The launch window will open on November 24, 2021. The goal of the DART mission is to strike a small asteroid and minutely change its orbit. In recent decades, it’s become clear that asteroids do have the potential to strike Earth and cause damage. The DART mission is a test run for when Earth is faced with an incoming asteroid that’s threatening our planet. DART will arrive at its target asteroid in late 2022 with a impact, becoming the first Earth mission in our history to deflect an asteroid.
DART’s target asteroid is a moonlet of a larger asteroid. The large asteroid is Didymos, 2,500 feet (780 m) in diameter. Its companion, Didymos B (or, sometimes, Dimorphos) is 525 feet (160 m) in diameter. That’s more typical of the size asteroid that might unexpectedly threaten Earth, these astronomers said. That’s because the larger asteroids are easier to see, and their orbits are better known.

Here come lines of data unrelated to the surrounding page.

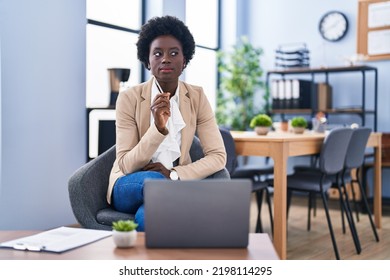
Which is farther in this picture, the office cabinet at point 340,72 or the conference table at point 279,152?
the office cabinet at point 340,72

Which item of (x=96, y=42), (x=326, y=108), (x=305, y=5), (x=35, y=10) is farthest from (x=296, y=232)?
(x=305, y=5)

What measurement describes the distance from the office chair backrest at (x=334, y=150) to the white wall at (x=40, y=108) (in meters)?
1.44

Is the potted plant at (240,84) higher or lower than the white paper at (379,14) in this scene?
lower

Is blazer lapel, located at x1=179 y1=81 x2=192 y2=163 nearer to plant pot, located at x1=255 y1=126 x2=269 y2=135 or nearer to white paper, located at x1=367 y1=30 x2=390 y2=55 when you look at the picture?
plant pot, located at x1=255 y1=126 x2=269 y2=135

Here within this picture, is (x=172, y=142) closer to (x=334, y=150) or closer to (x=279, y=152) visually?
(x=279, y=152)

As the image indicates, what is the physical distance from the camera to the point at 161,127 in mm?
1594

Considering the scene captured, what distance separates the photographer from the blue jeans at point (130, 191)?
5.33 ft

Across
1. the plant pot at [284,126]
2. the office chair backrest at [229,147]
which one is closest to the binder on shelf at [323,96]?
the plant pot at [284,126]

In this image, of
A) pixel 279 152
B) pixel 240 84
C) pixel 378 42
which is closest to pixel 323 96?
pixel 378 42

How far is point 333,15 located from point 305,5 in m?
0.32

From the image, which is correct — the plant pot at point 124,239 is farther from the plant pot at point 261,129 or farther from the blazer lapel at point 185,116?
the plant pot at point 261,129

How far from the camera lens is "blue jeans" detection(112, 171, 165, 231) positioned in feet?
5.33

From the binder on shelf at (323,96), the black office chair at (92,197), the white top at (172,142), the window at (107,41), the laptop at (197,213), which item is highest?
the window at (107,41)

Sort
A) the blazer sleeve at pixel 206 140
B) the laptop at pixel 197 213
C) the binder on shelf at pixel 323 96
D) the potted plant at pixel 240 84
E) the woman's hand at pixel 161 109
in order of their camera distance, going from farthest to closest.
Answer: the potted plant at pixel 240 84
the binder on shelf at pixel 323 96
the blazer sleeve at pixel 206 140
the woman's hand at pixel 161 109
the laptop at pixel 197 213
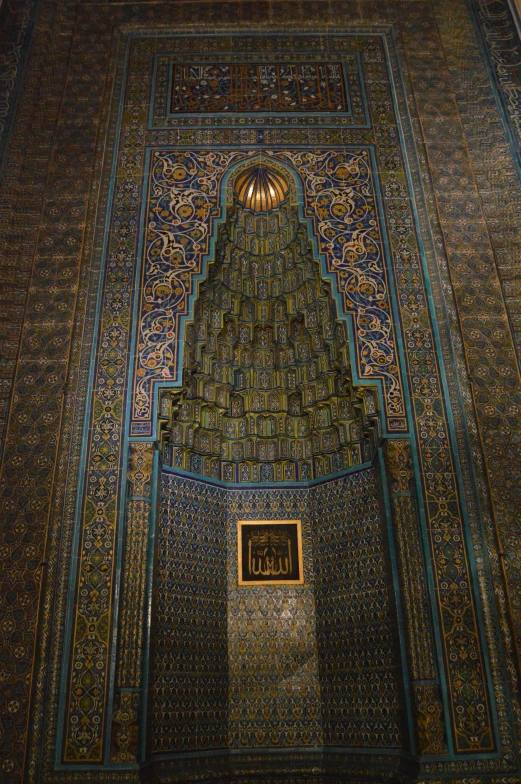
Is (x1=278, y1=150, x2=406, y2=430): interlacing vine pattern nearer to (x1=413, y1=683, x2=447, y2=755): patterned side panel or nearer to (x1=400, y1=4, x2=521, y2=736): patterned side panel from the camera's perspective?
(x1=400, y1=4, x2=521, y2=736): patterned side panel

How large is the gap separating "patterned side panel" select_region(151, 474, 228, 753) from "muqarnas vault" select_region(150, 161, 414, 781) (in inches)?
0.6

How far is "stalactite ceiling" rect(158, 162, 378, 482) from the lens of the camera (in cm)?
658

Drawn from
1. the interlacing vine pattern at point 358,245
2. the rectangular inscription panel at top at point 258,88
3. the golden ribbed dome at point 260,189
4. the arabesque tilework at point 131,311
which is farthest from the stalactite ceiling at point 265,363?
the rectangular inscription panel at top at point 258,88

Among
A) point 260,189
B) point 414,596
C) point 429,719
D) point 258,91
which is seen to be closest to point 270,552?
point 414,596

Didymos is itself classified as a Potentially Hazardous Asteroid (PHA). By definition, such asteroids have a minimum orbit intersection distance of 0.05 AU (Earth-sun units of distance) or less and an absolute magnitude of +22 or less. In other words, all asteroids that can’t get any closer to the Earth than 0.05 Earth-sun distances – roughly 4,650,000 miles (7,480,000 km) – or are smaller than about 500 feet (140 m) in diameter are not considered PHAs.